The reduction of the ASAF in relation to the sum of the single substance attributable fractions is larger when a larger proportion of the population both drink and smoke, i.e., when there is a larger positive correlation between individuals’ tobacco and alcohol consumption. The reduction of the ASAF in relation to the sum of the single substance attributable fractions implies that preventing some cases of a disease that is related to both tobacco and alcohol in people who consume both substances might necessitate the removal of the exposure to both tobacco and alcohol consumption, i.e. removing just one exposure is insufficient. However, the single substance AAFs and SAFs assume that removing exposure to just one substance is enough, without considering the competing effects of multiple exposures.

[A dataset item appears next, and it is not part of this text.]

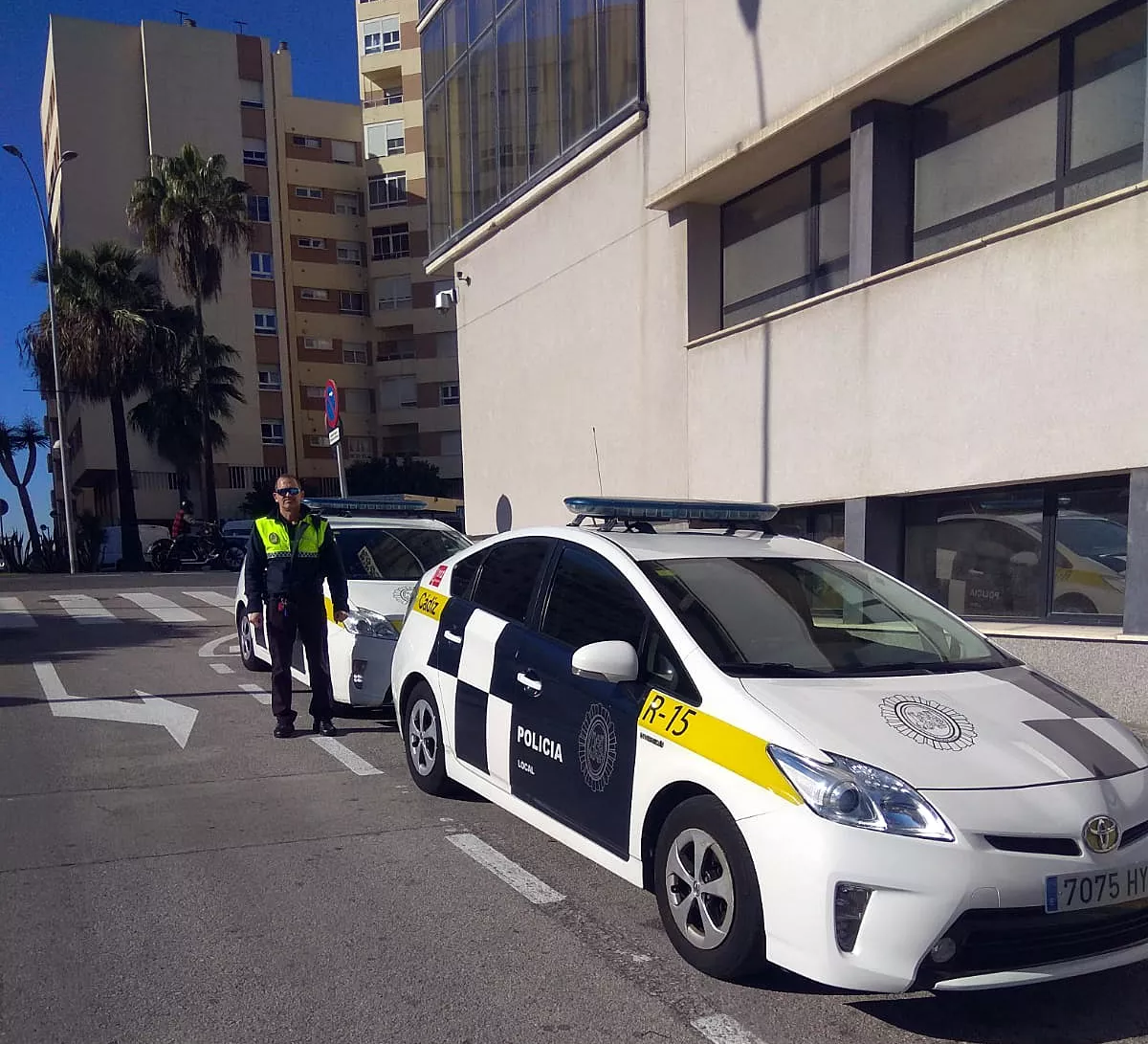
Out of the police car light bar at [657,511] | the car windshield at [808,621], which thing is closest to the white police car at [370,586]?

The ASAF is therefore a more accurate estimate of the joint burden of disease (Ezzati et al. 2002).
In light of this, adjusted versions of the single substance attributable fractions can be calculated in which they are scaled downwards to approximate the cases of a disease related to both tobacco and alcohol that might be prevented if exposure to only one substance were removed.
Difference between the sum of the single substance attributable fractions and the joint attributable fraction:
\[\begin{equation} d = ((AAF + SAF) – ASAF). \end{equation}\]
Adjusted single substance attributable fractions from which half of the above difference has been subtracted:
\[\begin{equation} AAF_{adjusted} = AAF – 0.5 \times d, \end{equation}\]
\[\begin{equation} SAF_{adjusted} = SAF – 0.5 \times d. \end{equation}\]
Using the adjusted single substance attributable fractions means that
\[\begin{equation} ASAF = AAF_{adjusted} + SAF_{adjusted}. \end{equation}\]
Using the adjusted single substance attributable fractions can help to communicate the accumulated burden of disease from exposure to multiple risk factors.